Money. Because it was the first entrepreneurial community, Silicon Valley also pioneered modern venture capital.  It started here, and because investing in startups is a communal activity, it has remained here.  Silicon Valley venture capital not only leads the world, it utterly dominates it.  And there’s a big difference between driving to Sand Hill Road to pitch your company, and flying in from Omaha.  And VCs like to be close to their portfolio companies to keep an eye on them.
Climate. It’s still true, and still underrated:  the San Francisco Bay Area has some of the best weather on the planet.  Everyone in the rest of the country talks about how much they love the “four seasons” and yet, funny how many visitors the Valley gets every January.

Culture. We’ve learned that a tech culture is not something that can be bolted on to an existing community—look at the troubles even San Francisco, a deep 150-year-old culture, is having between the hot tech company employees and long-time residents.  That didn’t happen in the original Silicon Valley because there was basically no here, here:  just endless orchards and cheap land with a handful of world-class universities nearby.  Where can that be done today?  The Valley grew its own culture, which is why it is so deeply embedded.  So deep, in fact, that most of the rest of the world doesn’t really understand it.  They work at entrepreneurship; we live it.  We breathe it, it is the talk of every conversation in every coffee joint and movie theater.  We don’t feel complete if we haven’t been part of at least one startup.  Our heroes, from Jobs to Zuckerberg, would be considered dysfunctional monsters anywhere else.  And this culture has been growing, marinating and evolving now for fifty years.  It can’t be planted and cultivated overnight.

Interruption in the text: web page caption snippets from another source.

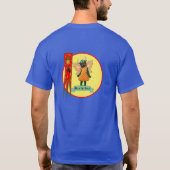 Doppelseitiges Heraldry-Shirt, Veni Vedi Beepi T-Shirt (Rückseite)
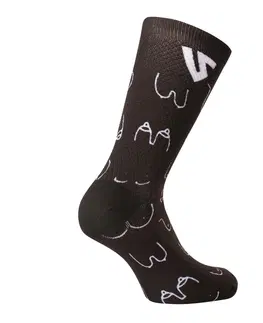 Pánske ponožky Ponožky Undershield Booby čierna 42/46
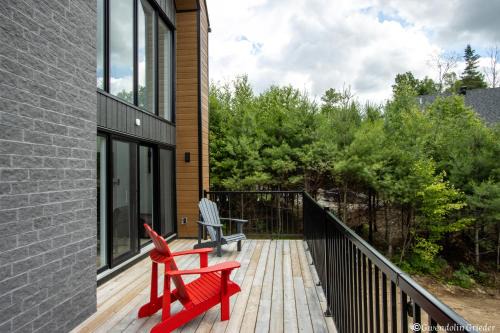 Chalet le 70 Private Hot Tub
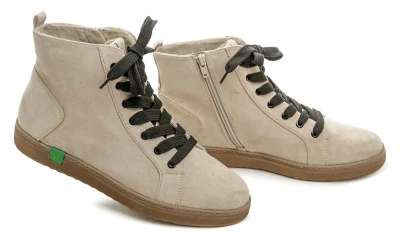Jana 8-25280-29 taupe dámské nadměrné zimní boty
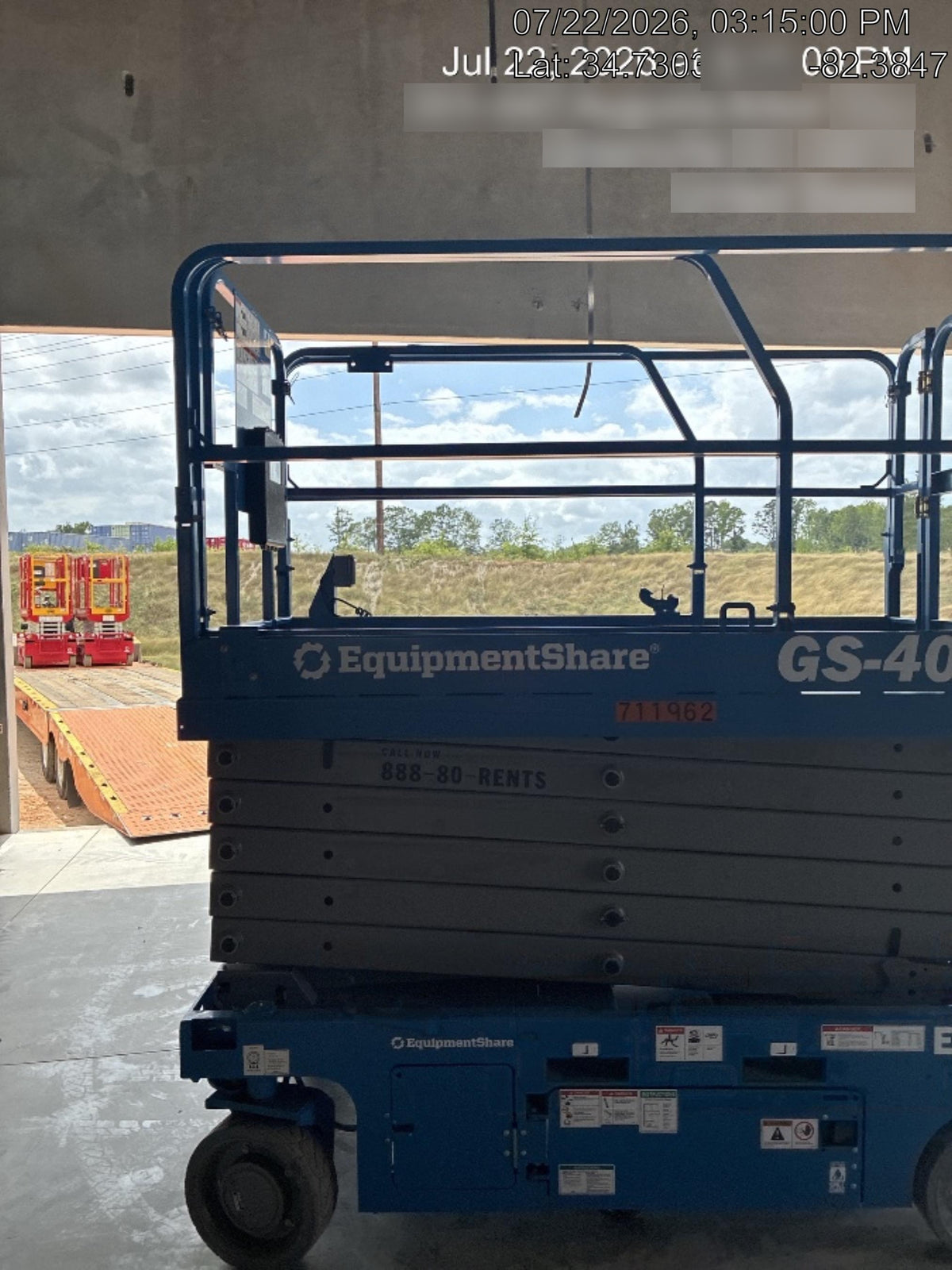 2026 GENIE GS-4046 E Drive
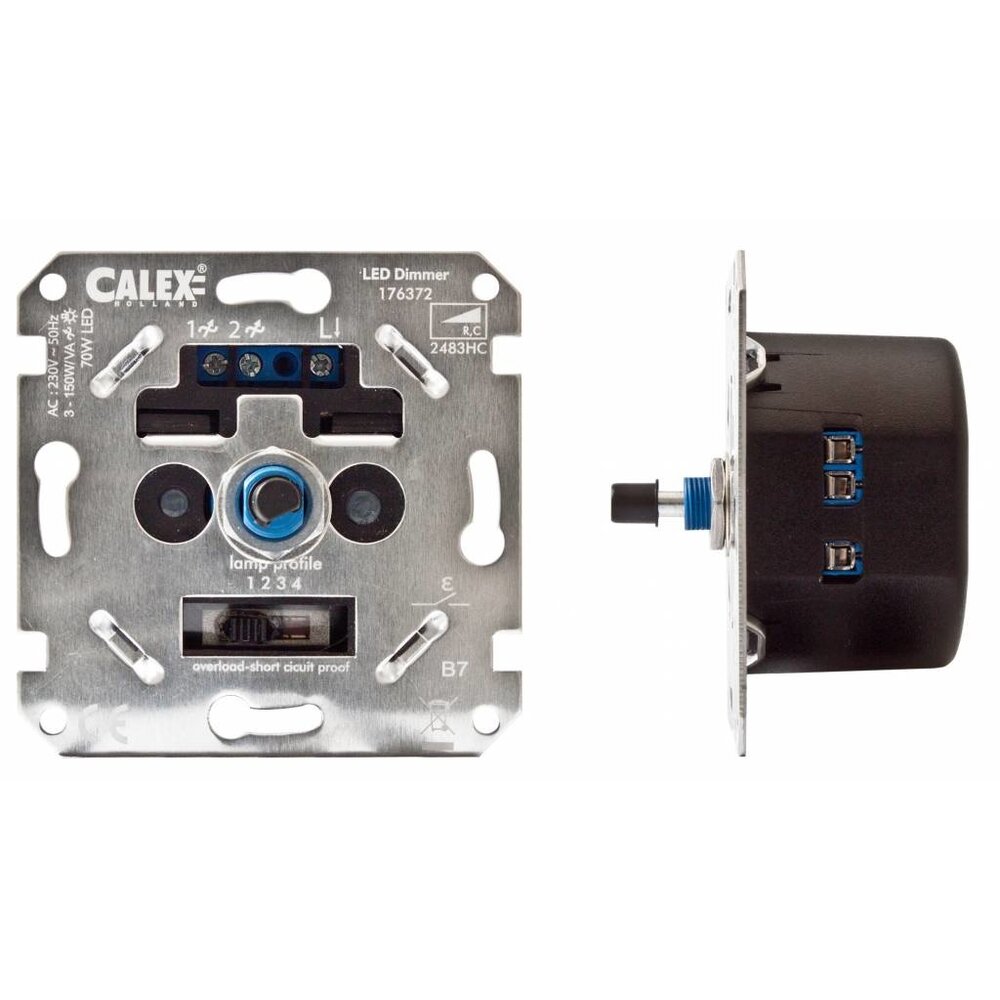 Calex Calex Variateur de lumière encastré - 230V - 70W / 150W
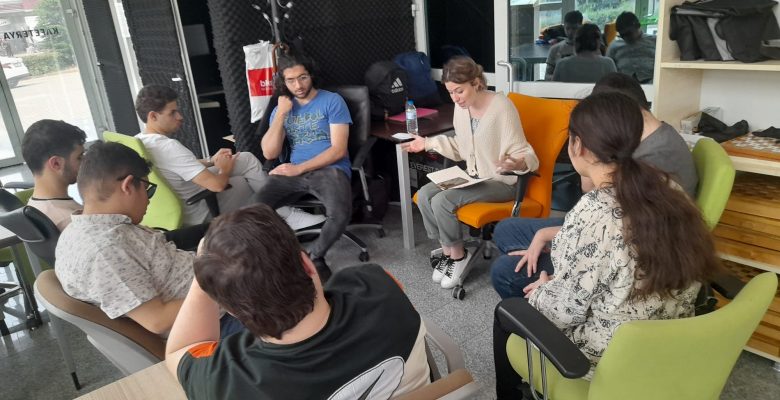 Psikoloğumuz YKS Öncesi Heyecan.Giderdi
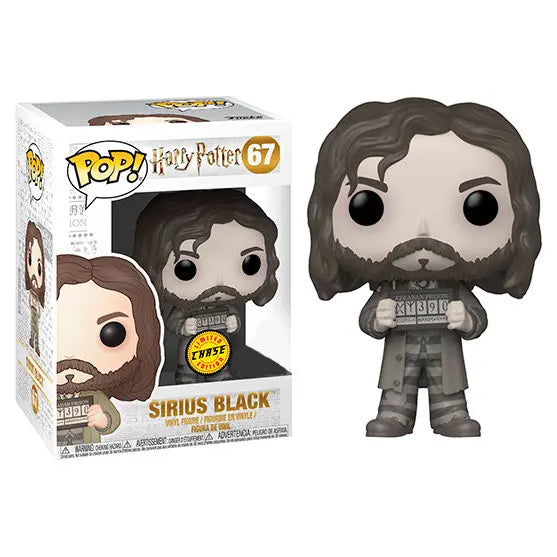 Harry Potter - Sirius Black CHASE Pop! Vinyl #67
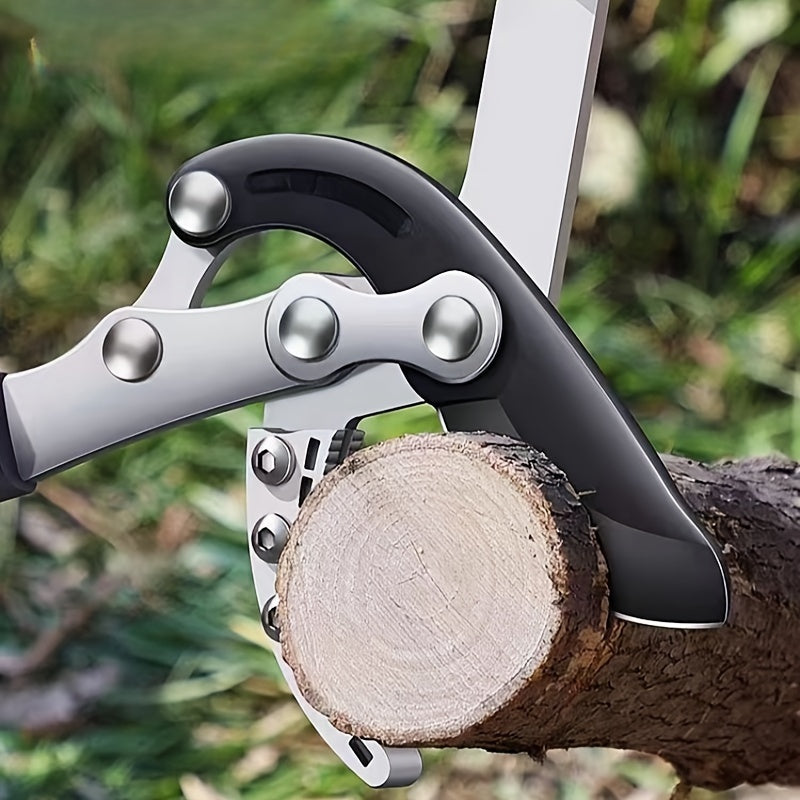Aluminum Alloy Telescopic Pruning Shears for Gardeners and Landscapers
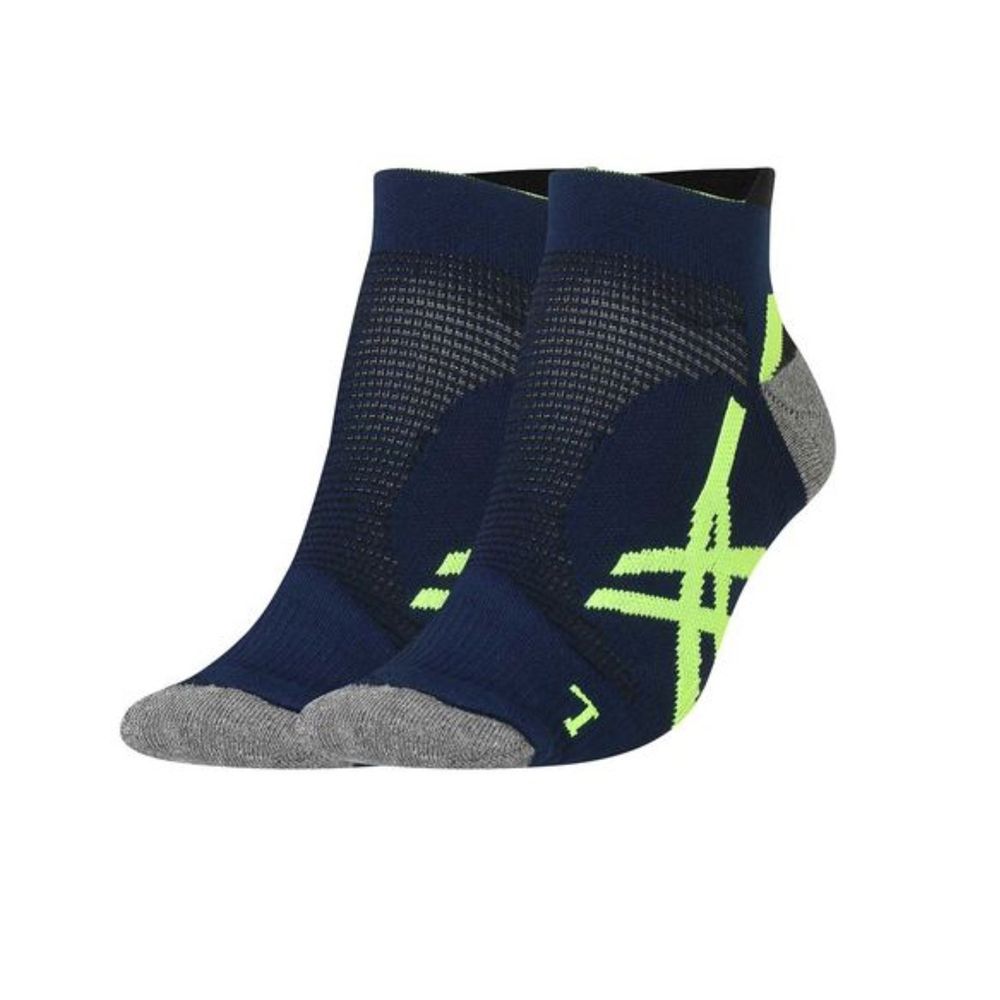 Meia ASICS Tech Single - Unissex - Azul Marinho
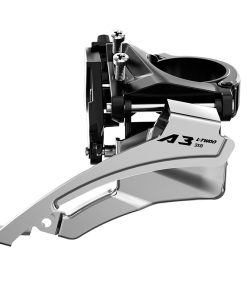 Derailleur VTT Avant Ltwoo A3 3X8V. Collier Bas 31.8-34.9 Pour Triple Plateau 42X34X24 Tirage Haut-Bas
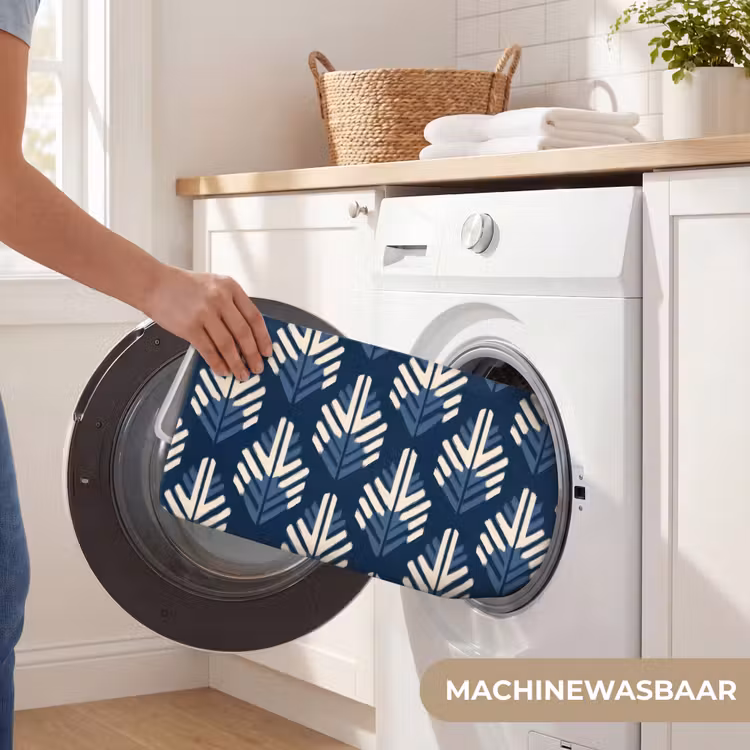 Badmat - Modern - Patroon - Blauw — 7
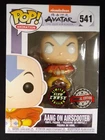 AANG ON AIRSCOOTER FUNKO POP! ANIMATION AVIATAR THE LAST AIR BENDER #541 FIGURE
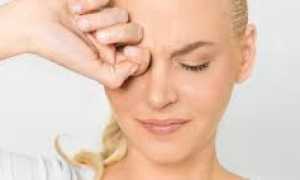 Боль, жжение и светобоязнь глаз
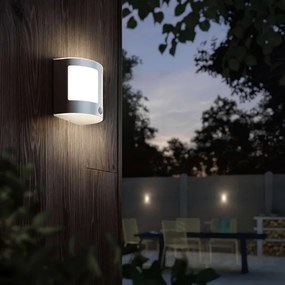 Philips 17316/47/16 - LED Kültéri fali lámpa érzékelős PARROT 1xLED/3,5W
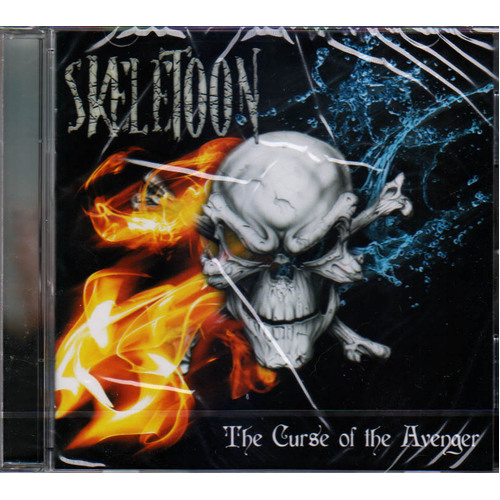 Skeletoon The Curse Of The Avenger CD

So where does that leave the rest of the tech world that’s not Silicon Valley?  A good start would be to stop trying to be the next Silicon Anything.  The Valley has won; move on.  Most of all, find an exciting new paradigm.  Stop trying to convince Valley companies to move to your community, or worse, set up sales offices and manufacturing divisions.  The lesson of Portland, Oregon, over the last thirty years is that if your tech community is mostly small parts of big Valley companies, no matter how famous, then you are economically expendable. You’ll always be first for layoffs, first into downturns and last out.

In other words, there is no short-term solution.  You can’t become a great tech community by buying, enticing or stealing existing companies.  You can only do so by growing your own entrepreneurs in the hopes that over the upcoming decades one or two or ten of them will create great, world-beating corporations.

And how do you grow these entrepreneurs?  It takes a great university or two nearby to identify and train them.  It takes homegrown venture and angel money. Who are your local tycoons willing to seed these companies or assemble an investment fund?    It takes cheap facilities and a top-notch technology infrastructure (broadband, etc.)  And most of all, it takes a cultural commitment —an indigenous culture, not a borrowed one—that is committed to risk, and accepting of “good” failures.  That’s a whole lot tougher than it sounds, but you can make it easier by bundling this attitude with the uniquely appealing attributes of your region: the boho cowboy culture of Austin, the Big Apple life of Manhattan’s Flatiron District, the high culture world of Oxford.

Finally, you need patience.  The tech world may move at the pace of Moore’s Law, but human society doesn’t.  It will take at least one (human) generation to the see the results of your efforts, and to turn the germ of a unique tech community into a thriving one.

That’s a long time, at least five (tech) generations.  So you’d better start now.

Michael S. Malone, a veteran Silicon Valley observer, writes a column for Innovation.